Task description. Below is a listing; restate from it, character for character, the lines beginning at the line holding "scientific name: Aepyceros melampus" and ending at the line holding "United States, site archbold_FL-25.", both included.

Extracted records.
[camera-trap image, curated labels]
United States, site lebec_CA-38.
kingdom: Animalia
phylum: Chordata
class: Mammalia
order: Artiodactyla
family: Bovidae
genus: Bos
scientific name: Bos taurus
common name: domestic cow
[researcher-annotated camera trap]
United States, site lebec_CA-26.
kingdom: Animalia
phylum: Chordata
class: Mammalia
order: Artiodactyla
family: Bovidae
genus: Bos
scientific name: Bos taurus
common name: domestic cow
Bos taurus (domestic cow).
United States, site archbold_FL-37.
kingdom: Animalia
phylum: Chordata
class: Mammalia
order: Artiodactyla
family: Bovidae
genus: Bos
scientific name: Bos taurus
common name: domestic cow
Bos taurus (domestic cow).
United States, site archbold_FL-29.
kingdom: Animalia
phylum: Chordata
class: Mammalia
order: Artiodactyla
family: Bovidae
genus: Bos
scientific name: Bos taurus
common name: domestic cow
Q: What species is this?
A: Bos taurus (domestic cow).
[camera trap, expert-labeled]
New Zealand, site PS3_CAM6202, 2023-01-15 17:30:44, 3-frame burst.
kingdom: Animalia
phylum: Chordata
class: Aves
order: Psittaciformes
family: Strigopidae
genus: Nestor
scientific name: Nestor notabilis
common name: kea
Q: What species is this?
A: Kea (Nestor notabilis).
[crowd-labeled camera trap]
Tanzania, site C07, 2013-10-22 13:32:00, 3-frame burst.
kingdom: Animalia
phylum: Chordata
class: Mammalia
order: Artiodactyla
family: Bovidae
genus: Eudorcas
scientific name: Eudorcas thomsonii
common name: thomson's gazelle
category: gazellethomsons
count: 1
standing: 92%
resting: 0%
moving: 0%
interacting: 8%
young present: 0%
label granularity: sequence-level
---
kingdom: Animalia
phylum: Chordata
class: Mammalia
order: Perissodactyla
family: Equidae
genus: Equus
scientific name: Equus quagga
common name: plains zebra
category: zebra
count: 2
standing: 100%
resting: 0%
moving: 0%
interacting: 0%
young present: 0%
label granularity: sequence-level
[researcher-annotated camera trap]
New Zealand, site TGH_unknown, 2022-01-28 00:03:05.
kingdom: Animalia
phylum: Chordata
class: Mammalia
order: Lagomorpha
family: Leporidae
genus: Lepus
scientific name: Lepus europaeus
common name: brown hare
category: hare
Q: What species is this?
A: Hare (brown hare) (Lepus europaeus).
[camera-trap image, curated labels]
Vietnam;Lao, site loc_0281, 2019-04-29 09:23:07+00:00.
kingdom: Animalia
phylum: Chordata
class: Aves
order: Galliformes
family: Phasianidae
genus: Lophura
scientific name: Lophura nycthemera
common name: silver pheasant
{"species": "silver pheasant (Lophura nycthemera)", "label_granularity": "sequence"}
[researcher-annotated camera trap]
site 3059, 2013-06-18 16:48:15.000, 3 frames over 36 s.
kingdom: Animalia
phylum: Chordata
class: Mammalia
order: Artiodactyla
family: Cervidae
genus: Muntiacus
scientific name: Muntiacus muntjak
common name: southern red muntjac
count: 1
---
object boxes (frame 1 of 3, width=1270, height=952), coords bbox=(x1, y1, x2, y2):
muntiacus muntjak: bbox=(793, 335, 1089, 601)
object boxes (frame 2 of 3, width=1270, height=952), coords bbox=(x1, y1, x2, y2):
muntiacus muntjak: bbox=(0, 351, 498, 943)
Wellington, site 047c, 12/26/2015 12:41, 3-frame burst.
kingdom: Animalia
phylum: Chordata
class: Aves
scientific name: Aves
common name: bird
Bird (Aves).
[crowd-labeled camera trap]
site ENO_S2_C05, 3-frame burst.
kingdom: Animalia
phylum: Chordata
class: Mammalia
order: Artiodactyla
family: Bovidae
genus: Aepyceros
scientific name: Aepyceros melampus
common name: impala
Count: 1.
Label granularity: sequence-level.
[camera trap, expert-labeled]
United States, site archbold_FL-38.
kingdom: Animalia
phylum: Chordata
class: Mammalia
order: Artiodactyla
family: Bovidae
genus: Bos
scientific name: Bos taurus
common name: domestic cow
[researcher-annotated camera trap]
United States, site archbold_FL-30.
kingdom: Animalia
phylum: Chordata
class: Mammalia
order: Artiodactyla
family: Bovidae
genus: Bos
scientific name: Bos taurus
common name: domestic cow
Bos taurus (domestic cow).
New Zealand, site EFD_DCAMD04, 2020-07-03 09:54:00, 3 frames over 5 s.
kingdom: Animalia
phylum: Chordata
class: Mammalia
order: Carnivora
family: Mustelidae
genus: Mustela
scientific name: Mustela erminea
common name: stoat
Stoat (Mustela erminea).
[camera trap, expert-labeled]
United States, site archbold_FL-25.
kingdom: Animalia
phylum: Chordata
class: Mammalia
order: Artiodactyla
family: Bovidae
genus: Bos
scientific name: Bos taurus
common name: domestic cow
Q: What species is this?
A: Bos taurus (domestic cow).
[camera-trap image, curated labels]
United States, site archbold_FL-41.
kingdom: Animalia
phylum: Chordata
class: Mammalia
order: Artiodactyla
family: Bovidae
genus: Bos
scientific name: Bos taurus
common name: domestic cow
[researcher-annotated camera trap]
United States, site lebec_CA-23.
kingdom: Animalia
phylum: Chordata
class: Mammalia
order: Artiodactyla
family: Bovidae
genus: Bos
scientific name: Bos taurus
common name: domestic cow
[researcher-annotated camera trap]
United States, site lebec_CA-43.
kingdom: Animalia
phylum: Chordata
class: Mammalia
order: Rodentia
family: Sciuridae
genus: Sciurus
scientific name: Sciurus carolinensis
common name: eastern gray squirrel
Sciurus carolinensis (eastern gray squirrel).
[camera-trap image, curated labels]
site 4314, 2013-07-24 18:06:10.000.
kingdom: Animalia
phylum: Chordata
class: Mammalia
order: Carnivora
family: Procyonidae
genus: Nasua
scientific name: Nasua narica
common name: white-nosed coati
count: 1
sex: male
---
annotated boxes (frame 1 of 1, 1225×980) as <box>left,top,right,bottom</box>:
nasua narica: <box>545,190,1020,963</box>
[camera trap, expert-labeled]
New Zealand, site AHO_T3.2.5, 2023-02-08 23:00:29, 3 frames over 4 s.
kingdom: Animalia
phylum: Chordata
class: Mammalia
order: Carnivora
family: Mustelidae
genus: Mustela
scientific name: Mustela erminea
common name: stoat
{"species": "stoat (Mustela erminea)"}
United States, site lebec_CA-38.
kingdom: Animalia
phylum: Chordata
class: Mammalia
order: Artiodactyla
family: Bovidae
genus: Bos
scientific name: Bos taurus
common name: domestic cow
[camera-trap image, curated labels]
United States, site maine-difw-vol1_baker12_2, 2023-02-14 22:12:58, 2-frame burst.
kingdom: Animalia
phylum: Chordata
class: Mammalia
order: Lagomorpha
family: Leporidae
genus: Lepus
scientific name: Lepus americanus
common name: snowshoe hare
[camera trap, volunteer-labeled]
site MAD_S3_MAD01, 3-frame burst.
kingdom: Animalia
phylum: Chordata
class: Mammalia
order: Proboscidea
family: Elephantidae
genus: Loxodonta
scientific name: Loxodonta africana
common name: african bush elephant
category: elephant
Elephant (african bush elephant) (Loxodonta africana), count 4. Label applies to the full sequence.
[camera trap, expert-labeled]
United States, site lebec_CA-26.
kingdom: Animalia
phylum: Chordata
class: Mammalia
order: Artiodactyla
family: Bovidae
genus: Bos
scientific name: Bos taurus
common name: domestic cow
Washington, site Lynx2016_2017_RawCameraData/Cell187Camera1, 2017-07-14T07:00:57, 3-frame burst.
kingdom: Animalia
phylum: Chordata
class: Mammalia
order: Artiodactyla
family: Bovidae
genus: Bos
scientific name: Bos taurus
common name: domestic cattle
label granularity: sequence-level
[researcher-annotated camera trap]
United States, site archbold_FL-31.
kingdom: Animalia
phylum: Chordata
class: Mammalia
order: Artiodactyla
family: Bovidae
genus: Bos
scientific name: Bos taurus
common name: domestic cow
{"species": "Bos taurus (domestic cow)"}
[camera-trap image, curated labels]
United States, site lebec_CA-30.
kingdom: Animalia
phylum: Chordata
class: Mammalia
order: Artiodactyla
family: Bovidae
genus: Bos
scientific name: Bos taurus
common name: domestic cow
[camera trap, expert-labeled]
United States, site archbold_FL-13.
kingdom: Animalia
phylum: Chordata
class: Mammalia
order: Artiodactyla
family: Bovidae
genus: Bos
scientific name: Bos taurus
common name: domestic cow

Task result.
scientific name: Aepyceros melampus
common name: impala
Count: 1.
Label granularity: sequence-level.
[camera trap, expert-labeled]
United States, site archbold_FL-38.
kingdom: Animalia
phylum: Chordata
class: Mammalia
order: Artiodactyla
family: Bovidae
genus: Bos
scientific name: Bos taurus
common name: domestic cow
[researcher-annotated camera trap]
United States, site archbold_FL-30.
kingdom: Animalia
phylum: Chordata
class: Mammalia
order: Artiodactyla
family: Bovidae
genus: Bos
scientific name: Bos taurus
common name: domestic cow
Bos taurus (domestic cow).
New Zealand, site EFD_DCAMD04, 2020-07-03 09:54:00, 3 frames over 5 s.
kingdom: Animalia
phylum: Chordata
class: Mammalia
order: Carnivora
family: Mustelidae
genus: Mustela
scientific name: Mustela erminea
common name: stoat
Stoat (Mustela erminea).
[camera trap, expert-labeled]
United States, site archbold_FL-25.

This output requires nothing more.